Rite Aid Corp. (NYSE: RAD) is seeing a warm reception after the troubled drug store chain managed to turn in a narrower loss in its quarterly report. The loss beat estimates by $0.03 per share, at a loss of $0.05 per share. Revenues were more or less in-line at $6.23 billion, versus the $6.21 billion consensus, even if those sales were down by 0.6%.
The company did actually lower its 2013 expectations and for comparable sales. Rite Aid said that its same-store sales for the quarter were flat over the prior year’s 13-week period. That report consists of a 1.4% increase in front-end sales, but those were offset by a 0.7% decrease in pharmacy sales. The earnings report said that the weak pharmacy sales included roughly a 750 basis point negative impact from new generic introductions, while prescriptions filled in same stores rose by 4.0%.

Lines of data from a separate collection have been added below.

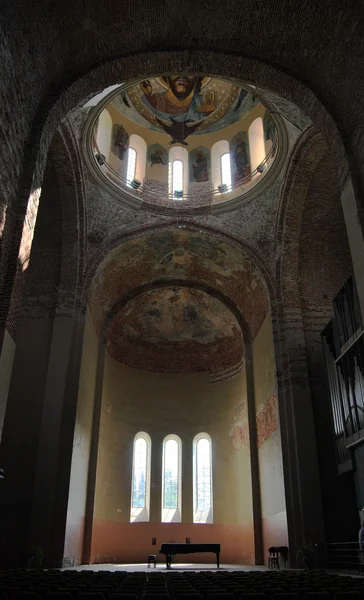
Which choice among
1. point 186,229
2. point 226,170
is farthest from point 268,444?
point 226,170

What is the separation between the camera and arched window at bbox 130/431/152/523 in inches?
771

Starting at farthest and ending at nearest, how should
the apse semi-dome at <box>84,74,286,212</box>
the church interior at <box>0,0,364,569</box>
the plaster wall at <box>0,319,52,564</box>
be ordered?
the apse semi-dome at <box>84,74,286,212</box> < the plaster wall at <box>0,319,52,564</box> < the church interior at <box>0,0,364,569</box>

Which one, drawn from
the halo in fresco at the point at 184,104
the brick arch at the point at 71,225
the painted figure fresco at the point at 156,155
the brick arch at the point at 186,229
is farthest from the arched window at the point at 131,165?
the brick arch at the point at 71,225

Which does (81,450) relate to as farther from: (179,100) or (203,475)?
(179,100)

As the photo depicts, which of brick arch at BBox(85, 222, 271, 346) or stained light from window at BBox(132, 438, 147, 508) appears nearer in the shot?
brick arch at BBox(85, 222, 271, 346)

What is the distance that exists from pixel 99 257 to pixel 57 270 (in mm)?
1497

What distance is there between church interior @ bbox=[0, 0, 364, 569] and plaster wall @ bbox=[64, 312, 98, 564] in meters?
0.16

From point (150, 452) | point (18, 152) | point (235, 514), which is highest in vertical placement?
point (18, 152)

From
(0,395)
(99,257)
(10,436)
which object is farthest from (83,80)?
(10,436)

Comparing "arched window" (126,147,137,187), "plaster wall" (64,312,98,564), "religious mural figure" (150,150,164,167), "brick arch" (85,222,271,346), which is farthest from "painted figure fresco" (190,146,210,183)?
"plaster wall" (64,312,98,564)

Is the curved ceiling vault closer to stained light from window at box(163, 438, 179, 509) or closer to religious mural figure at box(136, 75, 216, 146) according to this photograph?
stained light from window at box(163, 438, 179, 509)

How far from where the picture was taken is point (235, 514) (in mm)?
19047

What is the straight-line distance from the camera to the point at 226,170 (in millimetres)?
18828

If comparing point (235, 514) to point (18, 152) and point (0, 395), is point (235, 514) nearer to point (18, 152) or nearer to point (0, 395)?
point (0, 395)
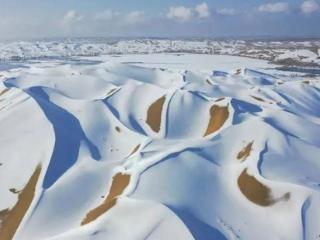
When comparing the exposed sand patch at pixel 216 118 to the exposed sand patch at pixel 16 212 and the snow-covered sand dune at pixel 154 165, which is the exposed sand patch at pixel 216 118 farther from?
the exposed sand patch at pixel 16 212

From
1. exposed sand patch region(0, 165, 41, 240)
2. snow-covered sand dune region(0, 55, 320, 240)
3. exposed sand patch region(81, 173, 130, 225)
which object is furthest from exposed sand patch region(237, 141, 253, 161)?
exposed sand patch region(0, 165, 41, 240)

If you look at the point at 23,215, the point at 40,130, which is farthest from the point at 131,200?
the point at 40,130

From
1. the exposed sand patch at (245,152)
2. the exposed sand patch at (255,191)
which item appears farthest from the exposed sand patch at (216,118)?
the exposed sand patch at (255,191)

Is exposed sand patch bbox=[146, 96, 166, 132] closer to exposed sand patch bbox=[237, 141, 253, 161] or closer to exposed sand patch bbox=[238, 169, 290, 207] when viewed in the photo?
Answer: exposed sand patch bbox=[237, 141, 253, 161]

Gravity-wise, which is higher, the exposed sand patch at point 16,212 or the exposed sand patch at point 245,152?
the exposed sand patch at point 245,152

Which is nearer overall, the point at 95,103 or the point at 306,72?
the point at 95,103

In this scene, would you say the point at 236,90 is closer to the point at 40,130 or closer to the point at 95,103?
the point at 95,103
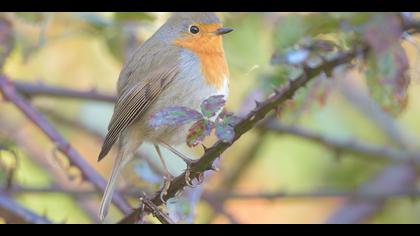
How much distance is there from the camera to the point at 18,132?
5180 millimetres

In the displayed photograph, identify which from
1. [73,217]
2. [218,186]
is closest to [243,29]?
[218,186]

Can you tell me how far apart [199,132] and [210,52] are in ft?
5.32

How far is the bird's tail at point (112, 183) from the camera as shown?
3.26m

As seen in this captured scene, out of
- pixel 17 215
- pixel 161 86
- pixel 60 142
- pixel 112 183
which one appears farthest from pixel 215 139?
pixel 17 215

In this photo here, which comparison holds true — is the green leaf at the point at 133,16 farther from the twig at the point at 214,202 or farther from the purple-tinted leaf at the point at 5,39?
the twig at the point at 214,202

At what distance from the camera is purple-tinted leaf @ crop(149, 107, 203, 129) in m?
2.24

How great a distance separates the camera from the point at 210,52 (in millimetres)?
3838

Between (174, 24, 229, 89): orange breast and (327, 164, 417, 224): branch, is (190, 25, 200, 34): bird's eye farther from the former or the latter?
(327, 164, 417, 224): branch

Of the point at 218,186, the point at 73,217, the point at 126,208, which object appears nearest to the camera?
the point at 126,208
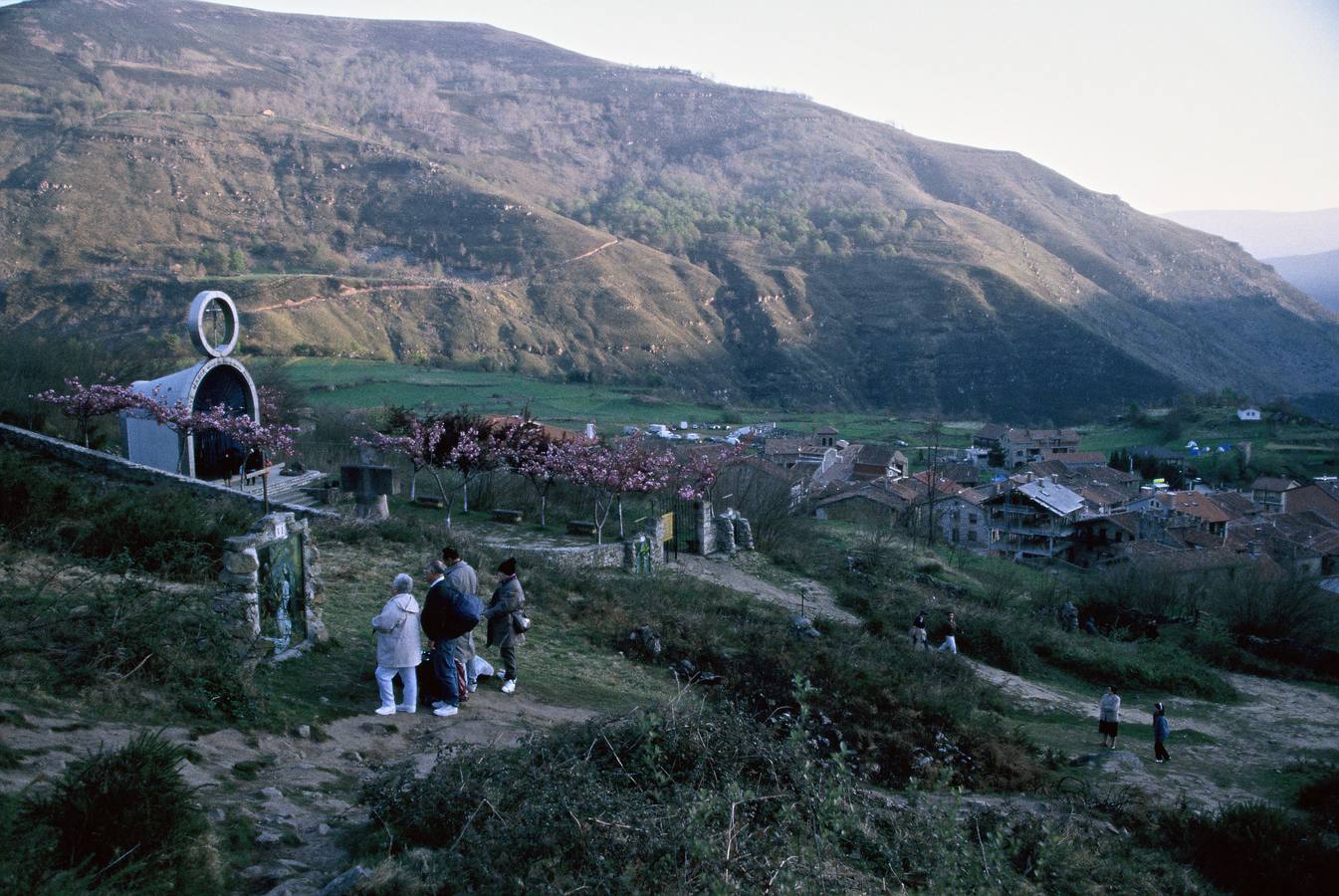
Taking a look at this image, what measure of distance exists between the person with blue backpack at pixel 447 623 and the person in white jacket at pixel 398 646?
0.16 metres

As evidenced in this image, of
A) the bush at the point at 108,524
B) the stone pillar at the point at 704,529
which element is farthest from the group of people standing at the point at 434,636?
the stone pillar at the point at 704,529

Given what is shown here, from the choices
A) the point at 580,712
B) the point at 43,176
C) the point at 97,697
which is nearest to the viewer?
the point at 97,697

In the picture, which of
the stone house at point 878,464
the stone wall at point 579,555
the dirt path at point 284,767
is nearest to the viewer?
the dirt path at point 284,767

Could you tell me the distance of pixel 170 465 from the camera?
2108 cm

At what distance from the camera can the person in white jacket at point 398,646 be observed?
7859 mm

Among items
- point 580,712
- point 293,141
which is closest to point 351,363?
point 580,712

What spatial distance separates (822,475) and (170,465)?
41.6 meters

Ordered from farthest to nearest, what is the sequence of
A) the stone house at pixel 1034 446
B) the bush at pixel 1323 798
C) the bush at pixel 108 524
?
the stone house at pixel 1034 446 < the bush at pixel 1323 798 < the bush at pixel 108 524

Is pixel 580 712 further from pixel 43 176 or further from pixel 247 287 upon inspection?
pixel 43 176

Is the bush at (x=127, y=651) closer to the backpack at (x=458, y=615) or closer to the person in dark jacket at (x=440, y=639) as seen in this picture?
the person in dark jacket at (x=440, y=639)

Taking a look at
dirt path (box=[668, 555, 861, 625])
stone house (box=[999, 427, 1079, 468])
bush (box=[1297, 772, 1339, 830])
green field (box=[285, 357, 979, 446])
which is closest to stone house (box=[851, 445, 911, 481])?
green field (box=[285, 357, 979, 446])

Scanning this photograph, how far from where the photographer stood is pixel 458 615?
8.02 meters

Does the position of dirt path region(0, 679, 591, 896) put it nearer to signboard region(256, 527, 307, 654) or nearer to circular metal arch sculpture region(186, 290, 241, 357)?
signboard region(256, 527, 307, 654)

Prescription sales accounted for 67.5% of total drugstore sales, and third-party prescription revenue was 96.5% of pharmacy sales. One issue that has helped is that Rite Aid has grown to roughly 25 million members now.
Shares are up 2% to $1.34 so far this morning and the 52-week trading range is $0.85 to $2.12. Unfortunately, Rite Aid remains a troubled story that has not gone very well for most shareholders.